Sister Julie's hand was back on her hip and she was smiling again.
'Sounds like some white boy be getting his ass kicked.'
I grabbed her shoulders. 'Hatcher's upstairs,' I said. 'You lied!'
'What lie?' She smiled even more broadly. 'Maybe he come back. Looking for Sister Julie.'
I shoved her away and ran up the stairs.
Metal clanged on metal, something else crashed, and I heard the wrenching, ripping sound of wood splintering like toothpicks.
Ernie lay flat on his butt, a flimsy wooden door beneath him. The latticework paneling fronting someone's bedroom had been smashed open. Tattered strips of oiled paper fluttered like the tentacles of a squashed squid.
Ernie shook his head, still dazed, a disoriented look in his eyes. I stretched out my hand to help him to his feet.

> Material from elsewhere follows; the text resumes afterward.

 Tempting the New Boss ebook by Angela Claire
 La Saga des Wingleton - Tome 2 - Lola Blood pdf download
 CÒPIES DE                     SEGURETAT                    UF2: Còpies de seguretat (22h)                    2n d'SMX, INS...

'Let me refresh your memory,' I told him. 'You were looking for Hatcher. All hell broke loose and somebody shoved you through that wall.'
Suddenly, Ernie came back to his senses. His head whipped back and forth. 'Come on!'
He sprinted down the hallway and shot down a stairway that emerged onto the alley running behind the Black Cat Club.

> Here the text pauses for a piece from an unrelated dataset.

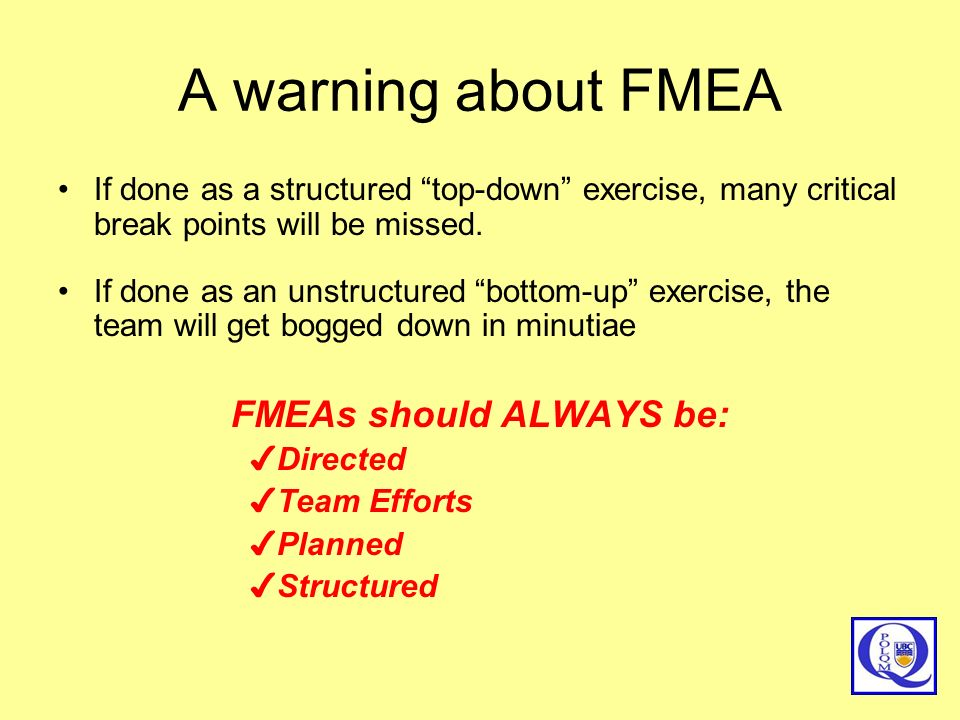 FMEAs should ALWAYS be:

Walls made of stone and wood and ancient lumber lined the gloom. Water trickled down the center of a cobbled lane, reeking of human waste. But no sign of Hatcher.
Ernie glanced around, turned completely, and then looked up. I followed his eyes.
Like a huge bird, something floated from the rooftop of the Black Cat Club over to the red brick of the next building. With a great thump, the raven landed.
'He went upstairs,' Ernie said.
We ran into the back door of the brick building next to the Black Cat Club.
It was a series of hooches. A nightclub downstairs. Broad cement hallways and rooms full of business girls upstairs. One woman wore shorts and a light green T-shirt and was bent over filling a pail of water from a rusty spigot. Ernie almost plowed into her.
'How do we get to the roof?' he shouted.
The girl turned, her face pocked, her eyes wide. 'Mullah gu?' What did you say?
'Shit!' Ernie tore off down the corridor. At the end he found a stairway and charged up, taking three steps at a time. I followed.
The stairway narrowed and ended at a wooden door. Ernie kicked it open.